**Textauszug:**

++++

Kommentar: Unterschätzte Gefahr
20. Oktober 2014Die Gefahren, die von einer Ebola-Epidemie für die betroffenen Regionen ausgehen, müssen der Europäischen Union spätestens seit März klar sein, als die ersten Koordinierungstreffen in Brüssel anberaumt wurden. Der Umgang mit der Seuche im fernen Afrika zog sich hin. Erste Mittel für Hilfen wurden zugesagt, erste Projekte vor Ort angeschoben. Über den Sommer dämmerte den Verantwortlichen bei der EU-Hilfsorganisation ECHO und in der zuständigen Generaldirektion, dass mehr Hilfe nötig sein würde. Die finanziellen Zusagen kamen auch, doch es hapert bereits seit August bei der Personalgewinnung. Diese in Brüssel öffentlich zugängliche Erkenntnis ist jetzt offenbar auch bei den EU-Außenministern angekommen, die zwischen Ukraine-Krise und Terrorbekämpfung in Syrien Zeit fanden, sich mit Afrika zu beschäftigen. Selbstkritisch räumten die Außenminister ein, dass man die Dimension der Krise in Westafrika unterschätzt habe. Man könnte auch sagen, die politische Spitze der EU hat lange geschlafen, denn die Fakten lagen ihr ja aus dem eigenen Hause, von ECHO aufbereitet, vor.

++++

**Bereitgestelltes Material:**
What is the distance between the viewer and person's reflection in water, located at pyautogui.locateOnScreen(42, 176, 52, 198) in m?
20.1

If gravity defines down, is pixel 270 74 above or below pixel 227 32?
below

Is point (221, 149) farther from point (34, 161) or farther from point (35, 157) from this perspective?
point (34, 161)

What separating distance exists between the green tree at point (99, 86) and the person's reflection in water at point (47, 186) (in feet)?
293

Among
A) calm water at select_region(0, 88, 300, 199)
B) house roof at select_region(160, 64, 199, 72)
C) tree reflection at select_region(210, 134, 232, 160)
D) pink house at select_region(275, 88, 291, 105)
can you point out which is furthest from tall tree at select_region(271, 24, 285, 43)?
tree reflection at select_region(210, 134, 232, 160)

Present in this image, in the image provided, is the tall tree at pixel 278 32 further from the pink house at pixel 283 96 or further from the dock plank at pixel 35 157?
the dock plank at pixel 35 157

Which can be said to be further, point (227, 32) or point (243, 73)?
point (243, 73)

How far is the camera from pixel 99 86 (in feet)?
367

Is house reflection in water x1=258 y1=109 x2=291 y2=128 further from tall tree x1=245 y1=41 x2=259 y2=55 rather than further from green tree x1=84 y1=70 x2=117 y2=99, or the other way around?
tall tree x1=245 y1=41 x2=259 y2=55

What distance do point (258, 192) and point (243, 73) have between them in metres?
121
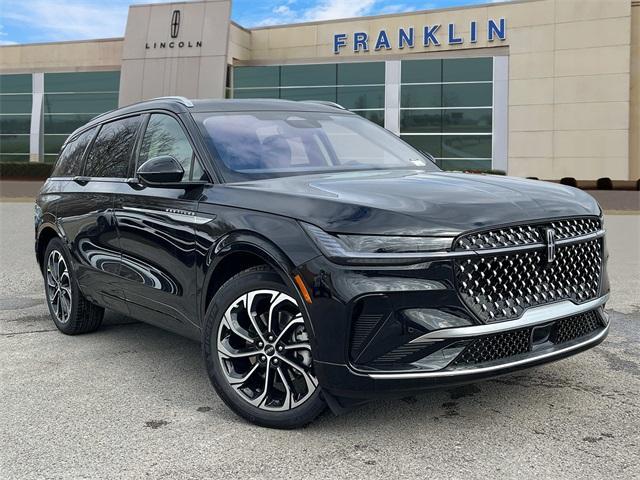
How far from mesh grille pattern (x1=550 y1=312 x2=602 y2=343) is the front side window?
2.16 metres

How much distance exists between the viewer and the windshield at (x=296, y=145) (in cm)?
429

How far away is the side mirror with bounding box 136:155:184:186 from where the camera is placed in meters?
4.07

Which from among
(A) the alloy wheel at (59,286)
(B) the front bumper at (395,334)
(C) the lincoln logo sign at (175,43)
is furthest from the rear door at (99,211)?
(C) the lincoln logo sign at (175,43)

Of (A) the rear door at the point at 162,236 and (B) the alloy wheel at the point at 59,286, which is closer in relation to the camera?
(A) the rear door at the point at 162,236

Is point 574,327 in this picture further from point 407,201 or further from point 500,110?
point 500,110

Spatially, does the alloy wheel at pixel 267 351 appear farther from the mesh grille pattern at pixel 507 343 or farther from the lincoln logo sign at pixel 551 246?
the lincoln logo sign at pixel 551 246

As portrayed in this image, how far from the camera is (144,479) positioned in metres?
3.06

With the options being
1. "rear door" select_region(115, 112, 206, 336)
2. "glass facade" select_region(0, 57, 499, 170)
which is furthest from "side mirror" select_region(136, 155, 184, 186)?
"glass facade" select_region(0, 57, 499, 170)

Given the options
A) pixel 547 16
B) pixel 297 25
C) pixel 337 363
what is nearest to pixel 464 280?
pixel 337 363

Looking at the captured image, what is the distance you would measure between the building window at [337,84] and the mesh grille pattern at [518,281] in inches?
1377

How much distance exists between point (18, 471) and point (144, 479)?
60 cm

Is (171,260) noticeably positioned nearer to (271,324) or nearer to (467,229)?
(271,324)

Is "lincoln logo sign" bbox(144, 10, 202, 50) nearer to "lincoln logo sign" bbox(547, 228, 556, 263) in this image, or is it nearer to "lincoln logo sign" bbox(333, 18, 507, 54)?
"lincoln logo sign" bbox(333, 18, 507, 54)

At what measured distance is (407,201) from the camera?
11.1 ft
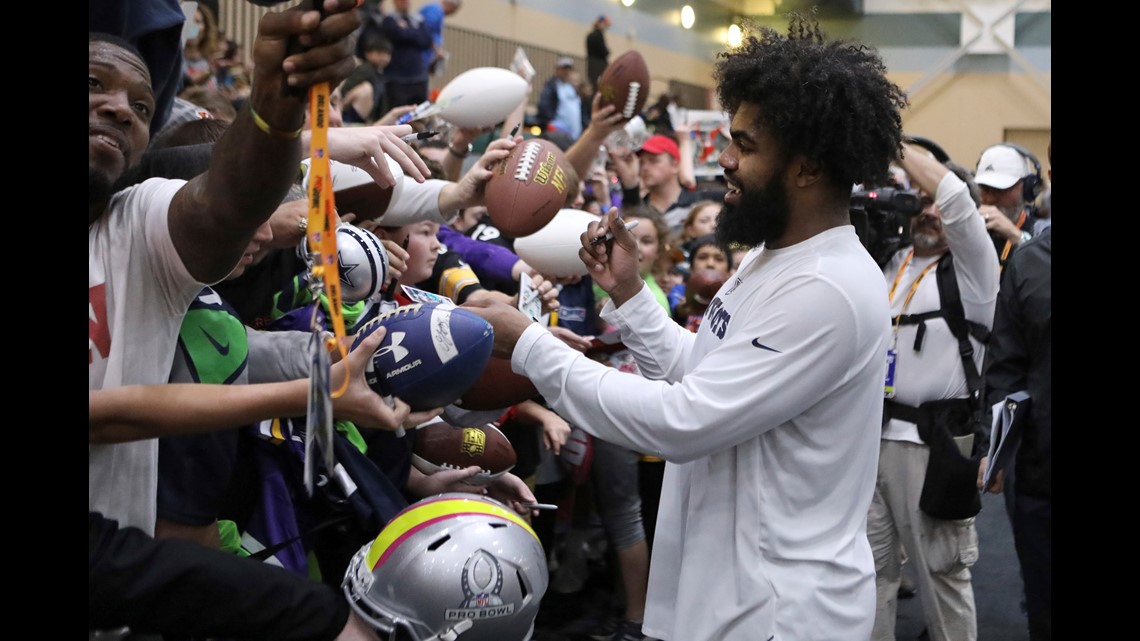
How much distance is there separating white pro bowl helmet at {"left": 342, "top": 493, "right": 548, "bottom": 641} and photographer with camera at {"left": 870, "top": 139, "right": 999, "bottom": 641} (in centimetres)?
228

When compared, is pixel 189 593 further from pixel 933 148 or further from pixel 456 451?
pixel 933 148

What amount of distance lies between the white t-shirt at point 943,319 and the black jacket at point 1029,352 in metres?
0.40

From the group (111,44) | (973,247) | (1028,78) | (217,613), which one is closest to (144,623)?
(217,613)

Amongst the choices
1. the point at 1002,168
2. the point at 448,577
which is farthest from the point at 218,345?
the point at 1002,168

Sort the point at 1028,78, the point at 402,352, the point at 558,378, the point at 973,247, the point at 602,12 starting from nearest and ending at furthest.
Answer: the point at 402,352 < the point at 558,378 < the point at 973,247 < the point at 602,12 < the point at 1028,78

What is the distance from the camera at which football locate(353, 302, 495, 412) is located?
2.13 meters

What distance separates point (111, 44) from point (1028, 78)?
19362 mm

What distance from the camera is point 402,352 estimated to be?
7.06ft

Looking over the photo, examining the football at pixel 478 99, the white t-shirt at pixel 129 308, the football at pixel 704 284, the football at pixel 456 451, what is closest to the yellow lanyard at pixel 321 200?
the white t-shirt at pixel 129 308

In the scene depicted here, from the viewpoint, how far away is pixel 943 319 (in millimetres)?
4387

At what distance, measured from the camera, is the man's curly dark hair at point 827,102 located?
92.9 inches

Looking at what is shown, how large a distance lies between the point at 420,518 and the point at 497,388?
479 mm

++++

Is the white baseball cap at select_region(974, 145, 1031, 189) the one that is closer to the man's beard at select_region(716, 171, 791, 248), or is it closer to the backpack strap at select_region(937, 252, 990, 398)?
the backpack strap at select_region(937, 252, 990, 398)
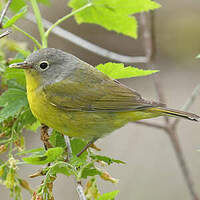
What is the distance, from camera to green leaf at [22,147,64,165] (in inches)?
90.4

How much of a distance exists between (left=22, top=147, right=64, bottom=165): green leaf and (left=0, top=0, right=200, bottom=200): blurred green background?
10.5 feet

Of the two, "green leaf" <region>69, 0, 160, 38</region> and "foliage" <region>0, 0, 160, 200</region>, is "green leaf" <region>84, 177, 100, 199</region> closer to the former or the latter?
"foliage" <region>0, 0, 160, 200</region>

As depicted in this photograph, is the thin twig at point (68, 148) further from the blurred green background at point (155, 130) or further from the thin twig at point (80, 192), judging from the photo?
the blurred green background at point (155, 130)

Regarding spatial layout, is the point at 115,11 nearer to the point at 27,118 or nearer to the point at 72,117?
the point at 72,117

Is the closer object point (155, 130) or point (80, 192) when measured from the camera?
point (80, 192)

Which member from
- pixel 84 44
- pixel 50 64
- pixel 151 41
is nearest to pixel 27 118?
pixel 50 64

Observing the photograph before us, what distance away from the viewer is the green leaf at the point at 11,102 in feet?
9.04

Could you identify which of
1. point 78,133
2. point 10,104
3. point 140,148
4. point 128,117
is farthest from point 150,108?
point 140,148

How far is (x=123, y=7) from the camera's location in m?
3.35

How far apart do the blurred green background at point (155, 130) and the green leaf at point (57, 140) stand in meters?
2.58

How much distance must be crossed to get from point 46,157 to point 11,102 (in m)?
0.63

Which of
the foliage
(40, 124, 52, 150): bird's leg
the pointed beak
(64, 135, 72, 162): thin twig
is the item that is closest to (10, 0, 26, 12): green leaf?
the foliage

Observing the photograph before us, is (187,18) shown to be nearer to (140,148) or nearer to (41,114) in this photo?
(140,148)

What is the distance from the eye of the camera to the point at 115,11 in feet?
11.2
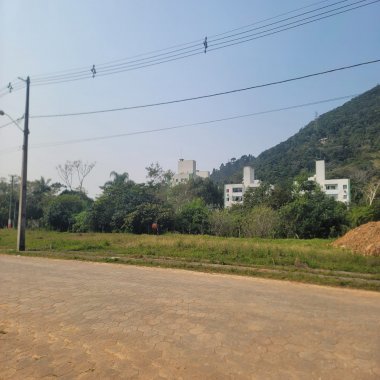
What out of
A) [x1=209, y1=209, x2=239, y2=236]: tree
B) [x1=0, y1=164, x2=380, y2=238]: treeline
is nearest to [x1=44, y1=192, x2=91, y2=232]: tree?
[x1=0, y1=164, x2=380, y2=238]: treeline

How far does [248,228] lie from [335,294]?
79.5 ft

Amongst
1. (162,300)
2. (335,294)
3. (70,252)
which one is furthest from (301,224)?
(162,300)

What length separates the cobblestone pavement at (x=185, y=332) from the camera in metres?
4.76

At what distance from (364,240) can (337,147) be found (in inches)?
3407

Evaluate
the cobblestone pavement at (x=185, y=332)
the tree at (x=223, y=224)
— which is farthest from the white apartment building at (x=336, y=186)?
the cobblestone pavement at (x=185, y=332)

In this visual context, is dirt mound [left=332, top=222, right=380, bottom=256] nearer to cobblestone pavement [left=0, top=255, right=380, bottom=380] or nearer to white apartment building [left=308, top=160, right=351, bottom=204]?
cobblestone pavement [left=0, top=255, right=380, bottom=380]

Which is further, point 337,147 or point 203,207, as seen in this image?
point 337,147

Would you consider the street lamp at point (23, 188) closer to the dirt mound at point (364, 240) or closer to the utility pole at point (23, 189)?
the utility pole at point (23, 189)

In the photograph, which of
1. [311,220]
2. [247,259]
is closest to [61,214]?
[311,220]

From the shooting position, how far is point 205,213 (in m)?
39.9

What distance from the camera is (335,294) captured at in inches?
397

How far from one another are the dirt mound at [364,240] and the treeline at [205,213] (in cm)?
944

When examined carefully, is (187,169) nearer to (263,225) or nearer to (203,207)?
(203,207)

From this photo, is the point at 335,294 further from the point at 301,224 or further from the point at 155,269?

++++

**Aufgaben:**
[A] Welche Begründung liefert der Kommentar zur Ebola-Krise für die Aussage, die politische Spitze der EU habe lange geschlafen? Antworten Sie in ein bis drei Sätzen.
[B] Nennen Sie alle geografischen Namen von Städten, Ländern und Regionen, die im Kommentar zur Ebola-Krise vorkommen.
[C] Seit wann gibt es laut dem Kommentar zur Ebola-Krise Probleme bei der Personalgewinnung?

**Lösungen:**
[A] Die Fakten lagen der politischen Spitze der EU aus dem eigenen Haus vor. ECHO hatte sie aufbereitet.

[B] Brüssel, Afrika, Ukraine, Syrien, Westafrika

[C] Seit August.